Exercise text: Begin

Why Dutch is so easy

Combined flag of the Netherlands and United Kingdom

De kat zat op de mat. (Did you get that? The cat sat on the mat!)

If you're learning Dutch, or interested in learning Dutch, you may have heard people discuss the similarities between Dutch and English; perhaps someone has encouraged you by telling you the languages are incredibly similar. Indeed, with the exception of Frisian (Frysk), Dutch is the closest existing language to English — naturally, this makes Dutch particularly easy to learn, as similarities abound.

Below, we outline a few of the many reasons English speakers find Dutch an easy language to learn:

Dutch is 'genetically' one of the closest languages to English

With the exception of Frisian, Dutch is linguistically the closest language to English, with both languages being part of the West Germanic linguistic family.

These means many Dutch words are cognates with English (meaning they share the same linguistic roots), giving them similar spelling and pronunciation.

This linguistic closeness also means the grammar of Dutch is similar to English; although there are differences, such as Dutch retaining grammatical gender (a feature of many languages, like French, German Spanish), Dutch and English have both abandoned the convoluted case system found in German, Russian, Finnish and others.

Exercise text: End

Exercises.
1: Answer from the text on learning Dutch:
(a) What does the Dutch sentence at the top mean in English?
(b) Which linguistic family do Dutch and English both belong to?
(c) Which three languages does the text name as having the convoluted case system?
2: From the text on learning Dutch, extract the stretch from "If you're learning" through "as similarities abound.".

Material provided: Begin

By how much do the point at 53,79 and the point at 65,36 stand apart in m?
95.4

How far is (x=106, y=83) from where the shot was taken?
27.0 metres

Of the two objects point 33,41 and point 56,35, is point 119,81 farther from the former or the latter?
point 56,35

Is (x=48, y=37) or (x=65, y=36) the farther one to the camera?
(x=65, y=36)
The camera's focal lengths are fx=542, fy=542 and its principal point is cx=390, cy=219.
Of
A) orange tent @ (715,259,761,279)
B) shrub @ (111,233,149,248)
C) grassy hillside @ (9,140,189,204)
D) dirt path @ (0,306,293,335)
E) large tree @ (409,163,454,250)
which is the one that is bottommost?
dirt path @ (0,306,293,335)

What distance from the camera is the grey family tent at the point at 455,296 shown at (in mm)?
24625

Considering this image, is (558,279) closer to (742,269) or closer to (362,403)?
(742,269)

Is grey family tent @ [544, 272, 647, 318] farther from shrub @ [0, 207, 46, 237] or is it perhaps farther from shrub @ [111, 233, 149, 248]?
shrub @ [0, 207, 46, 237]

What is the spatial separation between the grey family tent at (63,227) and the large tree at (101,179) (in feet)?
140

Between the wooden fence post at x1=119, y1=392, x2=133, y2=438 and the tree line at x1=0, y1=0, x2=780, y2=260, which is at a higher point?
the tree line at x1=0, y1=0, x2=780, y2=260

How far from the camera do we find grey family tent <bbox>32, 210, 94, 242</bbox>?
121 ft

Material provided: End

Solved tasks.
1:
(a) The cat sat on the mat.
(b) West Germanic.
(c) German, Russian and Finnish.

2:
If you're learning Dutch, or interested in learning Dutch, you may have heard people discuss the similarities between Dutch and English; perhaps someone has encouraged you by telling you the languages are incredibly similar. Indeed, with the exception of Frisian (Frysk), Dutch is the closest existing language to English — naturally, this makes Dutch particularly easy to learn, as similarities abound.